During Durga Puja, the city tries to make Pandals differently-abled friendly by installing ramps.
It won the categories – ‘Road Lighting & Maintenance’ and ‘Road Safety For Children’.
But the City of Joy needs to work more on giving its residents #HappyRoads. Issues of waterlogging and numerous street hawkers, roadside vendors in busy areas need to be solved.
There’s no one who’s been to Delhi and not praised its excellent connectivity. Delhi prides itself for broad roads, top-notch metros, pavements and foot over bridges. The national capital surely serves as an example for cities across India when it comes to road connectivity hence, it won the categories ‘Connectivity’ and ‘Road Quality’ in the Road Safety Index.
While Delhi has made many of its public places differently-abled friendly, the areas that need improvement are long hours in traffic, fixing of roads that pose a hindrance to daily commute and rash driving by bikers.
The city boasts well-marked zebra crossings, adequate footpaths for pedestrians, underground SMART dustbins, reduced encroachments. Raipur fares well in almost all parameters of road safety. It won the category of ‘Road Safety’ and ‘Pedestrian Rights’.
However, the city could do better with stricter fines for traffic violators and awareness about road safety and garbage disposal.
Other cities can take inspiration from Chennai on how to ensure good road safety. The city has wide, well-connected roads that are lit properly. It also boasts rigorous night patrolling where traffic rules violators are fined. One of the best initiatives taken by Chennai is the separate parking space on city roads that prevent traffic from accumulating. It came out on top in the category ‘Motor Laws & Traffic Control’.
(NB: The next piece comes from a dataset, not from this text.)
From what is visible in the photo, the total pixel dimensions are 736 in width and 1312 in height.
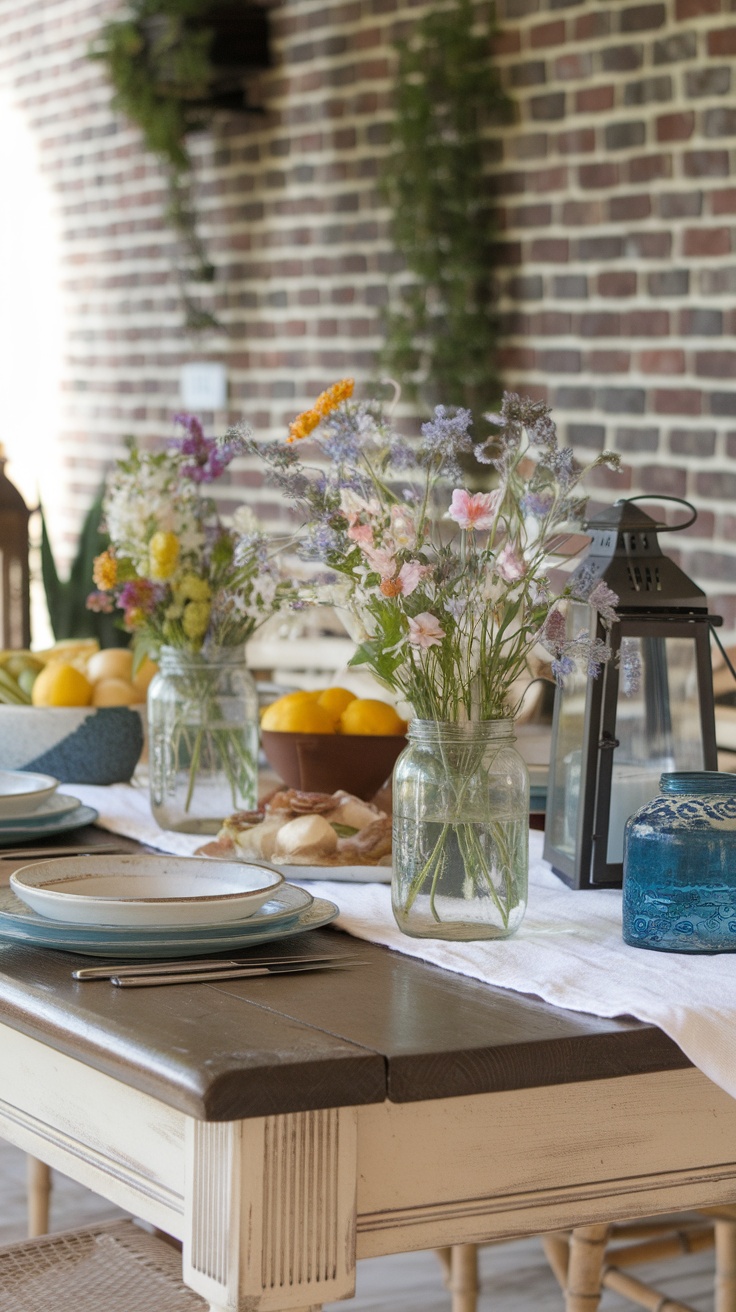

Areas where Chennai needs to improve are street lighting and cleanliness.
Indore is one of the few cities that has used plastic waste for construction of roads and covered garbage disposals, which explains why the city won the ‘Road Cleanliness’ category. Indore also has adequate zebra crossings, visual signals, street lights, footpaths.
But areas where the city needs improvement are – strict action against traffic violators, public spaces more differently-abled friendly.
There is a lot to learn from the road safety measures implemented by Ahmedabad – sound medical facilities, separate lanes for local buses, special cab service for differently-abled, wide roads. Ahmedabad won in the category ‘Emergency Services’, ‘Road Transport Infrastructure’ and ‘Heavy Vehicle Traffic Management’.
If the Heritage City improves road safety awareness among citizens, it’s bound to fare even better. Better street lighting and lesser encroachments will work in favour of Ahmedabad.
The other cities shortlisted were Pune, Bangalore and Hyderabad but they didn’t win any category.
Maruti Suzuki’s initiative to rank cities will encourage citizens and administration to do better and emerge on top.
The Logical Indian community wholeheartedly appreciates the various initiatives undertaken by Maruti-Suzuki in this direction. Not only the government but we, as citizens of this country, should also pledge to make our roads safe. One of the first steps towards this is that we understand our duties.
We hope the authorities take a note while we pledge to do our own bit towards happier, safer Indian roads.